Die Ergebnisse des Projekts haben aber auch gezeigt, dass zur Verbesserung des Sedimentgleichgewichts und des Sedimentmanagements noch Forschungsbedarf besteht. Ein wichtiger Forschungsbeitrag dazu wird zukünftig im neuen Wasserbaulabor der BOKU, das derzeit am Brigittenauer Sporn in Wien errichtet wird und einen einzigartigen Labordurchfluss von 10.000 l/s ohne Pumpen haben wird, stattfinden. Helmut Habersack: „Damit wird es möglich, im Naturmaßstab 1:1 Sedimenttransportprozesse ohne Skalierungsproblem zu analysieren und Verbesserungsmaßnahmen zu entwickeln, die der nachhaltigen Wasserkraft, Schifffahrt, dem Hochwasserschutz und der Ökologie dienen.“
Weitere Informationen und Ergebnisse des Projektes finden sich unter www.interreg-danube.eu/approved-projects/danubesediment.

------

> [ZU ERLEDIGENDE AUFGABE] Welchen Labordurchfluss wird das neue Wasserbaulabor der BOKU laut dem Auszug haben?

> [DATENAUSZUG]
------

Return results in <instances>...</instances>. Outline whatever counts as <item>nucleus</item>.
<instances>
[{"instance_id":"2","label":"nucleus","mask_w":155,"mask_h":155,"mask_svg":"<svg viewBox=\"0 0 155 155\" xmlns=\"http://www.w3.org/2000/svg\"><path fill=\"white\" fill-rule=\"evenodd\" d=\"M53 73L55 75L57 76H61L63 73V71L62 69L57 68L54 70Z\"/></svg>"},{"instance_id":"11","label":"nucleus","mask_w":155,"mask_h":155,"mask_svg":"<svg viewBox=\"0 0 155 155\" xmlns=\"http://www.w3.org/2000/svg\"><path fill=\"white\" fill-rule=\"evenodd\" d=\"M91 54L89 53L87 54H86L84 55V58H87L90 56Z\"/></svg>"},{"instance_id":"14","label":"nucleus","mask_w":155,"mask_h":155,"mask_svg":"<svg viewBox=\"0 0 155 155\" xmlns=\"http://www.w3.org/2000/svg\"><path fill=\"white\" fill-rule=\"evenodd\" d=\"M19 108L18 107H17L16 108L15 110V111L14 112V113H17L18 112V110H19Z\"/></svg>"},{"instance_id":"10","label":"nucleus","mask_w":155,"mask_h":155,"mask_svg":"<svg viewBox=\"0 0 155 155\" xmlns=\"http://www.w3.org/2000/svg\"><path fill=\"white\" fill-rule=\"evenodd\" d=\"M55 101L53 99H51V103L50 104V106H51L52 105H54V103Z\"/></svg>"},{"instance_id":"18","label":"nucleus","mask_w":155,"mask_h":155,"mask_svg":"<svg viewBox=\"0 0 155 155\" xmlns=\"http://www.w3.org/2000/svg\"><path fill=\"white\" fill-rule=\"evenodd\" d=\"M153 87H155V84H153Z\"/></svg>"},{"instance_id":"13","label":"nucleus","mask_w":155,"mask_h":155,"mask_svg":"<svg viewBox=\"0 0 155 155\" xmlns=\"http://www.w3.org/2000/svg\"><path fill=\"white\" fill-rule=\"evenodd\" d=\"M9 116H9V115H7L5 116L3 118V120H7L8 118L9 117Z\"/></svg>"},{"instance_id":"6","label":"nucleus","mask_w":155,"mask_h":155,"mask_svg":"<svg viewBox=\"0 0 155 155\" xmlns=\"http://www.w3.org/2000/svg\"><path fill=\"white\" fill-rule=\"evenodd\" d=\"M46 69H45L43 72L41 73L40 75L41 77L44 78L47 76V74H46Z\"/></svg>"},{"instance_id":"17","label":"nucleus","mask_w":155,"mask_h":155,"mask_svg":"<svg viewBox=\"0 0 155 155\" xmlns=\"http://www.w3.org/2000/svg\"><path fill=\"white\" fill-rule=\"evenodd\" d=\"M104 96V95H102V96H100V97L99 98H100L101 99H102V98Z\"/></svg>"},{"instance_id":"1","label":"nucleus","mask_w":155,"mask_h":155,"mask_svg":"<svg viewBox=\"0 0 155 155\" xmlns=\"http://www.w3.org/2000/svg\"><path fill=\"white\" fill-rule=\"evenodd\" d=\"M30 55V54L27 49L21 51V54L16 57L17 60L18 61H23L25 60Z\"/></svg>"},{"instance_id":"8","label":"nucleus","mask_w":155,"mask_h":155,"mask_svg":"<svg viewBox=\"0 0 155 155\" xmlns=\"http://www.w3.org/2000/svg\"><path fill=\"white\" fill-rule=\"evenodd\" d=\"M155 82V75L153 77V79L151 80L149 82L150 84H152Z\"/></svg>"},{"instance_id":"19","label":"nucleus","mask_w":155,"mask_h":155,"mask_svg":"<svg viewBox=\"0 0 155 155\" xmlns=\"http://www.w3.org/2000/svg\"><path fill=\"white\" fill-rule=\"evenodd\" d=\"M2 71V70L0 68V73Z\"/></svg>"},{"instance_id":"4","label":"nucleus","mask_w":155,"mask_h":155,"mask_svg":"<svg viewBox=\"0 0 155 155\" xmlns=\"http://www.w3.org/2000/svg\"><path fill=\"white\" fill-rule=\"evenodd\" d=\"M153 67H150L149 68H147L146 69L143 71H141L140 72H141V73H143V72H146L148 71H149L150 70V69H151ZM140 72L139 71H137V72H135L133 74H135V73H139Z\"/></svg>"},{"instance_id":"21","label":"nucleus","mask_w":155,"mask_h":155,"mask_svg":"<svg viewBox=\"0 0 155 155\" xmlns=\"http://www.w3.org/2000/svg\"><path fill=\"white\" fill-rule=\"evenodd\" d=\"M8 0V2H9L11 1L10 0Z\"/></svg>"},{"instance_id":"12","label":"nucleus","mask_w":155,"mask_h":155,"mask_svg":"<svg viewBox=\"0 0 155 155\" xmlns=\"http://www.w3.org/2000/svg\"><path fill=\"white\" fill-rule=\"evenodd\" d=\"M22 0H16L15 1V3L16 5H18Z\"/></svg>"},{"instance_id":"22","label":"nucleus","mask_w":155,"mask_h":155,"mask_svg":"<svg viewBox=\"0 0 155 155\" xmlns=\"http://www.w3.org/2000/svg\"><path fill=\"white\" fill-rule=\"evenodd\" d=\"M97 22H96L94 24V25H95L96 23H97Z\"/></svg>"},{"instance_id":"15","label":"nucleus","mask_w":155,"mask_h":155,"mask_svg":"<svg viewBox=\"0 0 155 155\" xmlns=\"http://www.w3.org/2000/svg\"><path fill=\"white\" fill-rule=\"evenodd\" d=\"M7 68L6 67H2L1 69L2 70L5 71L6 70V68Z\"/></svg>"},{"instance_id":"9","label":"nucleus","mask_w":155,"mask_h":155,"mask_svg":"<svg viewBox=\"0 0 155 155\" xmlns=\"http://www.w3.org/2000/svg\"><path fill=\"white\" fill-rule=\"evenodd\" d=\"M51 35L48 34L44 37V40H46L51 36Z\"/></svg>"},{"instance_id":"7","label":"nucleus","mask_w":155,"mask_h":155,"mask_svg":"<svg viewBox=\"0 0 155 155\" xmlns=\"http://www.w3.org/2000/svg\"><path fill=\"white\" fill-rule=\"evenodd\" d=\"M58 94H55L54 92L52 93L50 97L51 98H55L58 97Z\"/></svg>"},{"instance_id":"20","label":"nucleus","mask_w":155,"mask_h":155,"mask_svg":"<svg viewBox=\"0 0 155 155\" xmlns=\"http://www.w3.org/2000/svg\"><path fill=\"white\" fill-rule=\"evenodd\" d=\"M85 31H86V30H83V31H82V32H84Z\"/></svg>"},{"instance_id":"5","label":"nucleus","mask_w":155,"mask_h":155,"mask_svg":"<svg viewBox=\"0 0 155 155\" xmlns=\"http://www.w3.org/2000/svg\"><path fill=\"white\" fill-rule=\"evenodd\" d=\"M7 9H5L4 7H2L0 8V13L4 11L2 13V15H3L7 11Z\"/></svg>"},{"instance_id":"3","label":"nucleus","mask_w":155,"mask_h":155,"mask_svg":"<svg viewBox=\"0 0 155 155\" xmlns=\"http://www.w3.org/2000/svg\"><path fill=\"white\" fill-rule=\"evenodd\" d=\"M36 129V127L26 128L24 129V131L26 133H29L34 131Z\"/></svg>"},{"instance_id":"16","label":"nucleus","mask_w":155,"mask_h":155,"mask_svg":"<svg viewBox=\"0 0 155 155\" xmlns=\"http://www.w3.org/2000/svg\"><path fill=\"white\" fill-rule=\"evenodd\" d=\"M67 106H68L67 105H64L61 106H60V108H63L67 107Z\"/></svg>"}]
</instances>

------

> [ERGEBNIS DER AUFGABE] Einen Labordurchfluss von 10.000 l/s ohne Pumpen.